Молочник поднял брови. Он-то думал, Гитара посвятит его в какое-то предприятие, которое он затевает. А тот опять зарылся в расовый вопрос. Говорил он медленно, так, будто в его речах нельзя пропустить ни единого слова и будто сам он внимательно вслушивается в то, что говорит.

— Я не способен цокать языком и приговаривать «ай-ай-ай». Мне нужно что-нибудь делать. Делать же возможно только одно: поддерживать равновесие, следить за тем, чтобы мы были квиты. Каждый мужчина, каждая женщина и каждый ребенок способны оставить после себя потомство — от пяти до семи поколений, дальше начнется вырождение. Значит, каждая смерть — это смерть нескольких поколений. Этих сволочей не остановишь, они все равно будут нас убивать, стараться нас извести. И каждый раз, когда убийство им удается, они уничтожают от пяти до семи поколений. Я помогаю уравнять счет.

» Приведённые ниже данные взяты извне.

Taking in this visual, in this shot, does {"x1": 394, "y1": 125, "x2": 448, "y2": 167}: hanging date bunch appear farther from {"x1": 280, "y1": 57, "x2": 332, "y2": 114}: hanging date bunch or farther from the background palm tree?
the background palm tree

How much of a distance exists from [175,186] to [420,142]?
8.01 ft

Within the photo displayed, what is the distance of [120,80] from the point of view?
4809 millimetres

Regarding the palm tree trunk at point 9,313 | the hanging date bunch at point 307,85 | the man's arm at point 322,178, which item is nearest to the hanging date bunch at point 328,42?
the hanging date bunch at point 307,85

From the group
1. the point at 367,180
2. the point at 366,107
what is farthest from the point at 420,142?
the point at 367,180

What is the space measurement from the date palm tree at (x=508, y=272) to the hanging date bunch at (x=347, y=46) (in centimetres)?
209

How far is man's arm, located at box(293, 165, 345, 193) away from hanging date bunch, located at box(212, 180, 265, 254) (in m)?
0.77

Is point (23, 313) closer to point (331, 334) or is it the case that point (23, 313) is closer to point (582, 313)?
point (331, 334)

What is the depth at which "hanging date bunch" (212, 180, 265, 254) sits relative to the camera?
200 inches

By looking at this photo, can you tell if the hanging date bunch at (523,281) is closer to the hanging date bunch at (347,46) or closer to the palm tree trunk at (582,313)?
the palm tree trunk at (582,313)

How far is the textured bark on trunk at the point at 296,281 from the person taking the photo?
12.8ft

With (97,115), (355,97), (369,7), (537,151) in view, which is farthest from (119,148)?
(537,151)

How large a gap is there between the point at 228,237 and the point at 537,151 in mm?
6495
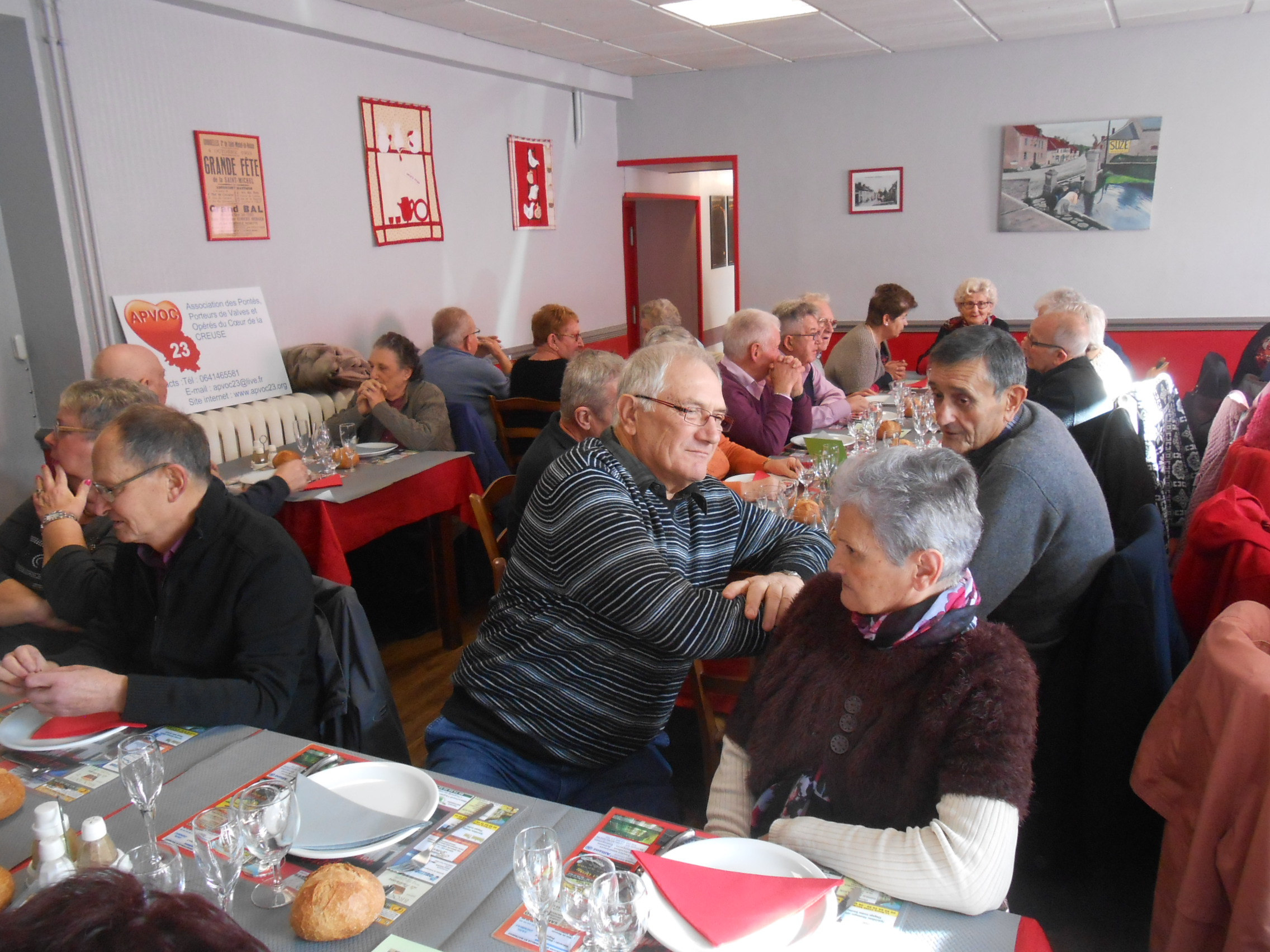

Есть такое общество. Оно состоит всего из нескольких человек, готовых пойти на опасность. Сами они не затевают ничего, даже кандидатур не намечают. Беспристрастны, как дождь. Но каждый раз, как белые убьют чернокожего ребенка, женщину или мужчину, а их закон, их суд и пальцем не пошевельнет, это общество намечает жертву — намечает ее наугад, но она должна соответствовать убитому или убитой возрастом и полом, — и приводит приговор в исполнение. Казнь, если удастся, выбирают тоже соответственно тому убийству. Если негра повесили, вешают белого; если негра сожгли, то и белого сожгут; если женщину изнасиловали, а потом убили, то и белую женщину изнасилуют, а потом убьют. Если получится. Если же не удастся казнить намеченную жертву таким же точно способом, каким был убит чернокожий, тогда просто убьют, как сумеют, но непременно убьют. Члены этого общества называют себя «Семь дней». Состоит оно из семи человек. Всегда семь, ни больше и ни меньше. Если кто-нибудь из них умрет, или уедет, или не сможет больше выполнять свои обязанности, ему найдут замену. Не сразу, конечно, потребуется время. Но они и не спешат. Затаиться, потерпеть, пока подойдет время, — вот в чем их сила. Потерпеть и выжить. Расти они не хотят, так труднее будет затаиться. Они не пишут своих имен на стенах туалета и не бахвалятся перед девками. Терпение, молчание — их оружие, поэтому их никто не уничтожит, никогда.

А началось все в 1920-м, когда сперва изувечили, а потом убили солдата из Джорджии и сразу вслед за тем выкололи глаза фронтовику, вернувшемуся домой из Франции после первой мировой войны. С тех пор так и идет, без перерыва. Я сейчас — один из них.

Молочник выслушал все до конца, не проронив ни слова. Он съежился, как от озноба, когда Гитара наконец договорил.

— Ты… Ты будешь убивать людей?

— Не людей, а белых.

— Но почему?

— Я же тебе только что объяснил. Это нужно делать, это необходимо. Для поддержания постоянного соотношения.

— Ну а если этого не делать? Если оставить все, как есть?

— В таком случае наш мир — зверинец и я не смогу в нем жить.

— Но почему вы не выслеживаете настоящих убийц? Почему вы убиваете неповинных? Уж если мстить, то тем, кто виноват.

— Здесь неважно, кто убил. Убить способен каждый белый. Значит, выбирай любого. Среди белых нет неповинных, все они потенциальные убийцы негров, даже те, которые пока еще никого не убили. Ты думаешь, Гитлер очень их возмутил? Думаешь, они стали воевать против него, потому что считали его выродком? Да чем он хуже их? Он убивал евреев и цыган, потому что у него под рукой не было негров. Разве наши куклуксклановцы ужасаются, осуждают его? Ничего подобного, ты сам прекрасно это знаешь.

— Да, но люди, которые могут изувечить и убить человека… ведь они же сумасшедшие, Гитара, просто сумасшедшие.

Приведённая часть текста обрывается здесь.